Özellikle kurgu yazarken bu nasıl başlıyor, nasıl gelişiyor tarif etmek çok zor. Fakat genel anlamda yazmaktan bahsedersek çok klişe bir tanım olsa da duygu ve düşünceleri yazı diline aktarmak diyelim. Aslında ben kendi hikâyemi anlatmamak adına sizlere bir suru hikâye anlatıyorum.
En çok hangi tür kitapları okuyorsunuz ve hangi yazarları takip ediyorsunuz?
Seçici bir okurum. Her şeyi okumak isterim ama her şeyi okumak için kendime müsaade etmiyorum. ” Ne bulsam okurum” diyen biri değilim zira o kadar zamanım ve enerjim yok. Okunacak parçanın hangi türde olduğundan ziyade nasıl bir parça olduğu önemli benim için. Derin olmalı, manidar olmalı, düşündürmeli ve ufku genişletmeli. Bu türden kurguları hikâyeleri, anlatıları ve makaleleri seviyorum. Yüzlerce yazar takip ediyorum. Son zamanlarda edebi estetik yönünden yazımı geliştirmek adına kelimebaz yazarları okuyorum ve gözlemliyorum.
Yazmak başlı başına cesaret isteyen bir iştir. Yazmak isteyen ama nasıl yazmaya başlaması gerektiğini bilmeyenler için önerileriniz var mı?

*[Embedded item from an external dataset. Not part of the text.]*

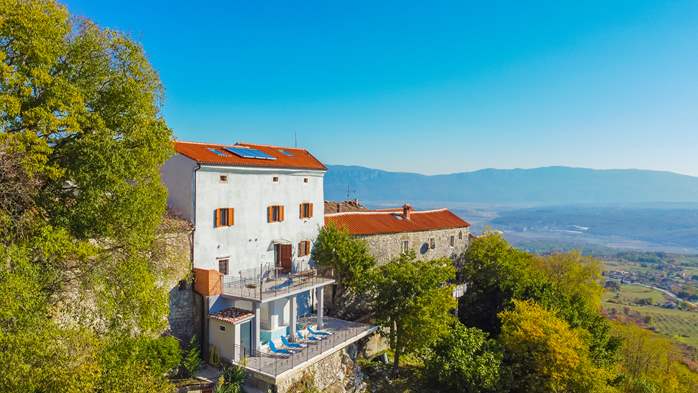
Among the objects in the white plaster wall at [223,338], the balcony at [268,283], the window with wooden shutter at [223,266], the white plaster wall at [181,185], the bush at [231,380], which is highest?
the white plaster wall at [181,185]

Ben henüz kendime tavsiyeler alıyorum ama birkaç şey paylaşayım. Çok okuyun. Okudukça kaleminiz güçlenir. Sabırlı olun, denemeler yapın. İyi niyetli olun, göğsünüzde huzur olsun o zaman daha rahat yazarsınız. Tavsiyeler alın, ne kadar pişseniz bile iyi niyetli tavsiyelerden öğrenmeye daima açık olun. Yapıcı ve yıkıcı eleştiri ayrımını yapmayı çabuk öğrenin yapıcı eleştirileri kaçırmayın. Kendilerinizi başkalarıyla kıyaslayarak zamanı boşa harcamayın. Kendinizi, bir önceki eserinizle kıyaslayın. Su gibi davranın o zaman akmak için daima bir yol bulursunuz.

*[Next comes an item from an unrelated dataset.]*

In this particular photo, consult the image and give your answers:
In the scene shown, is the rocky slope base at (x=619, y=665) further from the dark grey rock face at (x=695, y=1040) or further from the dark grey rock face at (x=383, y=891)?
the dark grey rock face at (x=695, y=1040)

Ülkemizdeki okuma oranları hakkındaki görüşleriniz nelerdir? Gözlemleriniz doğrultusunda genç nesle bakış açınızı özetleyebilir misiniz?
İstatistiklere bakarsak Türkiye’de okuma oranı her geçen gün yükseliyor.
Yeni nesile gelince, ben hep iyi şeyler söyleyeceğim. Mevcut koşulları bizler yarattık ve onlara sunduğumuz yaşam şartları işte bu mevcut şartlar. Bugünün toplumsal bir psikolojik ve sosyolojik boyutu var. Türkiye toplumu sağlıklı mı? Toplumun genel durumu sonraki kuşaklar üzerinde travma etkisi yaratacak faktörleri barındırıyor mu? Herkes kendini yargılamalı, bence.
Değerli Ayşegül Hanım, bize vakit ayırdığınız için teşekkür ederiz. En kısa zamanda yeni eserlerinizi de okuyabilmek dileğiyle…
Ben de size çok teşekkür ediyorum. Sonsuz sevgiler ve en içten saygılarla.